This project is licensed under the Apache License 2.0 - see the LICENSE file for details.
Paper title: Echoes of Privacy: Uncovering the Profiling Practices of Voice Assistants
Artifacts HotCRP Id: 16
Requested Badge: Functional
This artifact includes automation scripts for conducting voice and web experiments with voice assistants and Google searches, and the dataset of queries used in our experiemtns. It also includes a pre-configured virtual machine (VM) to facilitate the setup and execution of these experiments. The provided VM is configured with all the necessary dependencies and tools for running these scripts. Our experimental approach, as detailed in the paper, also has manual steps that are not included in the artifact because they are manual (and therefore there is no code for them besides the methodology steps explained in the paper).
-
Voice Experiments: The
voiceassistantscript.py
script plays recorded audio queries one after another, with a one-minute delay between each playback. This delay gives the voice assistant time to finish responding to the previous query before starting the next one. -
Web Experiments: The
seleniumscript.py
script automates Google search experiments. By entering queries and login credentials in the code, the script logs into a Google account and submits each query automatically. This allows us to observe how these queries may influence user profiling over time.
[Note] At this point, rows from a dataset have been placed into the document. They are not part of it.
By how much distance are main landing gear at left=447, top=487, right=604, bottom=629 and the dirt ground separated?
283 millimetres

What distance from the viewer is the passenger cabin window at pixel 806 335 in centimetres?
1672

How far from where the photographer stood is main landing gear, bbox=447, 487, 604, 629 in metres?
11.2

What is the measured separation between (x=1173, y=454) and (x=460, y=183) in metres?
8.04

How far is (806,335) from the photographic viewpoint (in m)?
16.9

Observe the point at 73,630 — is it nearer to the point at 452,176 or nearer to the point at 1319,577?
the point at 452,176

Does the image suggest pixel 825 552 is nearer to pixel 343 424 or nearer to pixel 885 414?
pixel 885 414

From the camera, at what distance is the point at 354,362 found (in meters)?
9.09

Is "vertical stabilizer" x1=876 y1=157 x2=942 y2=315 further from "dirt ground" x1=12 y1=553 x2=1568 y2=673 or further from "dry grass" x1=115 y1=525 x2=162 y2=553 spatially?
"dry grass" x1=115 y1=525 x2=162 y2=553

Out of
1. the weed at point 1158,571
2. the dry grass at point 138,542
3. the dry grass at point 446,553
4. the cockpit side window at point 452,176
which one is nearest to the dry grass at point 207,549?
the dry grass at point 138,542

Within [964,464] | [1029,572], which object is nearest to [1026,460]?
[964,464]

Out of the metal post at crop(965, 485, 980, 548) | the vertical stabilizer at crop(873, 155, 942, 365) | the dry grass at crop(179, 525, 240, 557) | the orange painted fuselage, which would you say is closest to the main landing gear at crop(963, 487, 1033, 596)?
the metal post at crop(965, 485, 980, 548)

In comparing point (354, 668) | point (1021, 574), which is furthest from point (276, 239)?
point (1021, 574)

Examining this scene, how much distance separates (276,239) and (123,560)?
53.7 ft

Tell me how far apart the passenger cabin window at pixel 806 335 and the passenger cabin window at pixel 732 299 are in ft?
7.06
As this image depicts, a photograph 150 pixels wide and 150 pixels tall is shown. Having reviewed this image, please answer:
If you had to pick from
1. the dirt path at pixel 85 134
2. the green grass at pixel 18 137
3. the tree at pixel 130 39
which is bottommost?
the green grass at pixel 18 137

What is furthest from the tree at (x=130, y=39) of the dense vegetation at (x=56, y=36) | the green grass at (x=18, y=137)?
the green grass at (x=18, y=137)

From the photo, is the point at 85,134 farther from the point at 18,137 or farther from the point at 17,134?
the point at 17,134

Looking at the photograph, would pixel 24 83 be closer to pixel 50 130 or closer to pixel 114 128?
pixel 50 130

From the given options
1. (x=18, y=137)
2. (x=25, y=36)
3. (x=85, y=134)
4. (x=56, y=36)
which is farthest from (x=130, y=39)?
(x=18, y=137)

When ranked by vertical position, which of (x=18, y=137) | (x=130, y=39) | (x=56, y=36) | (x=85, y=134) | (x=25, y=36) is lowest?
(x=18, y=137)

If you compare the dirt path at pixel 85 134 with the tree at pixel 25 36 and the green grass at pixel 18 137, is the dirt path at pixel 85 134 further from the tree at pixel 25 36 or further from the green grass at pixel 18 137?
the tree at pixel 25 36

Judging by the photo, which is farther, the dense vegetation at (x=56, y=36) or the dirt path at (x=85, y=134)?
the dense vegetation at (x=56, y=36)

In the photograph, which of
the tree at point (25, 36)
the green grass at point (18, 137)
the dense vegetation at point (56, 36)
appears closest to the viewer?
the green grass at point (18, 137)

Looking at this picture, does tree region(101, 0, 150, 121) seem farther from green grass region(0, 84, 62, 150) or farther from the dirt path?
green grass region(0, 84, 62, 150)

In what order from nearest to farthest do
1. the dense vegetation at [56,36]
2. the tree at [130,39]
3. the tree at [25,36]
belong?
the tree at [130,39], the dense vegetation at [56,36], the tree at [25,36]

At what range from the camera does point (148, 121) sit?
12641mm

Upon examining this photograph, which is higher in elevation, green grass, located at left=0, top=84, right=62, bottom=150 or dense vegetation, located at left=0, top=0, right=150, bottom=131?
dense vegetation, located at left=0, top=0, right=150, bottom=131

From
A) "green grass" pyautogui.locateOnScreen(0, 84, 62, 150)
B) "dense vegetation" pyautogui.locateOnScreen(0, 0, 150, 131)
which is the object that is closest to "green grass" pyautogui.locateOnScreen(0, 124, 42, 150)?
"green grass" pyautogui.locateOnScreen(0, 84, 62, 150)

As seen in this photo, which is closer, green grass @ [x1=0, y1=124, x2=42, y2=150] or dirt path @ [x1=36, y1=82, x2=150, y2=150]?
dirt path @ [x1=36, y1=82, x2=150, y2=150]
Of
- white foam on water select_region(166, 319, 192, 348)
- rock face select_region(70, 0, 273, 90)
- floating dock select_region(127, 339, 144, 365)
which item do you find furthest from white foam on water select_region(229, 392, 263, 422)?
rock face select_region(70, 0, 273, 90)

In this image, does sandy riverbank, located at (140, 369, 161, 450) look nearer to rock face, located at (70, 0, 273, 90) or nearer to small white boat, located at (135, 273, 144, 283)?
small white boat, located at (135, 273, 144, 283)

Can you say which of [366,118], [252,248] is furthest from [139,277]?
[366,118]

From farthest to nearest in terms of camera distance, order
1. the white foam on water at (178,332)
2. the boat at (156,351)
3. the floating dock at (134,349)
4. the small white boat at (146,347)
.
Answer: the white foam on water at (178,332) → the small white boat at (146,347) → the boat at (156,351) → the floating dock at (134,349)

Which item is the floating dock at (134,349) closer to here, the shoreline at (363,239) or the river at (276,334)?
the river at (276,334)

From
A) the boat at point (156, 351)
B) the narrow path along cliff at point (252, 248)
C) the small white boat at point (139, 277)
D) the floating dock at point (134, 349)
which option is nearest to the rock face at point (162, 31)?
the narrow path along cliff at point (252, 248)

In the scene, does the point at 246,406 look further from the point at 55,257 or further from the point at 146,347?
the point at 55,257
These scripts provide a way to run and observe interactions with both voice and web interfaces in an automated fashion.
There are also two folders Amazon Queries
and Google Queries
containing the queries we used in our experiments for Amazon and Google and Siri. (We used the same Google queries for Siri as discussed in the paper).
- Account Credentials: Since the
seleniumscript.py
script requires users to enter their Google login credentials, there is a risk associated with storing and processing these credentials. Users should use a test account rather than a personal or sensitive account to avoid unintended data exposure. Additionally, please ensure that credentials are not stored in code files or shared inadvertently. - Intended Use: The artifact should only be used for research and review purposes as intended by the submission guidelines. The automation scripts are not intended for any malicious or unauthorized use.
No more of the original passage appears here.